The new Code of Corporate Governance for the telecoms sector is targeted at separating the roles of the chairman from that of the Chief Operating Officer (CEO) of all licensed telecommunications company, the Nigerian Communications Commission (NCC), the industry regulator has said.
Making the disclosure shortly after it presented a guideline for the planned mandatory code of corporate governance to telecoms operators in Lagos recently, the Commission’s Secretary, Felix Adeoye, expressed the displeasure of NCC over the activities of most telecoms operators, where their chairmen also assume the position of the CEOs of the company. According to Adeoye, such situation always leave room for excessive and undue control by the same person who doubles as chairman and CEO.
NCC had in 2014, introduced the voluntary code of corporate governance for the telecoms sector. Two years after it was introduced, NCC felt the need to review the code, with the aim of making its compliance mandatory for all licensed telecoms operators, with a strong desire to separate the roles of chairman from the CEO.

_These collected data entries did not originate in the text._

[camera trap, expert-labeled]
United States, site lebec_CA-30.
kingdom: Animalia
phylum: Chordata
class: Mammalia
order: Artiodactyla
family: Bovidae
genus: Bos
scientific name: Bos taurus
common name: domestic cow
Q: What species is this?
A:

“While compliance with the provisions of the industry code was initially made voluntary for a period of one year, which has since elapsed, the Commission is gradually moving towards a regime of stricter compliance, where the roles of chairman and CEO will be clearly spelt out to avoid conflict of interests,” Adeoye said.
According to him, telecoms business operation requires extensive capital investment and commensurate mental capacity to cope with the dynamism of the industry. “Typically investors are comfortable with a predictable policy and regulatory regime, which allows their investments to thrive with less interventions,” he said.
He, however, added that most telecoms operators have separated the roles of their chairman from those of CEO, but explained that some of the operators, especially the smaller operators, were yet to separate roles.
This, he said, portends great danger for the organisational structure and growth because of personal influence that may play up in the course of the business.
Adeoye said when the planned mandatory code would become effective, it would help to strengthen organisations and not to stifle their operations as widely envisaged by most telecoms operators.
Another area, which the code is also targeting, according to Adeoye, is passive board members of telecoms organisations, where such passive board members meet once in a year, thus making it difficult for the board members to discharge its primary oversight duties.
“It must be clearly stated that the board of any organisation occupies a strategic position in the affairs of the company and as the policy drivers of the company, it has the responsibility of ensuring compliance with the provisions of the code,” Adeoye said.
Under the planned mandatory code, there will be consequences for breaches, especially in the areas of board representative and the performing of dual functions by a single staff. While he said there would also be sanctions, Adeoye stressed that emphasis would not be on sanctions, but in entrenching an abiding culture of good corporate governance practices that will sustain the industry beyond the present generation.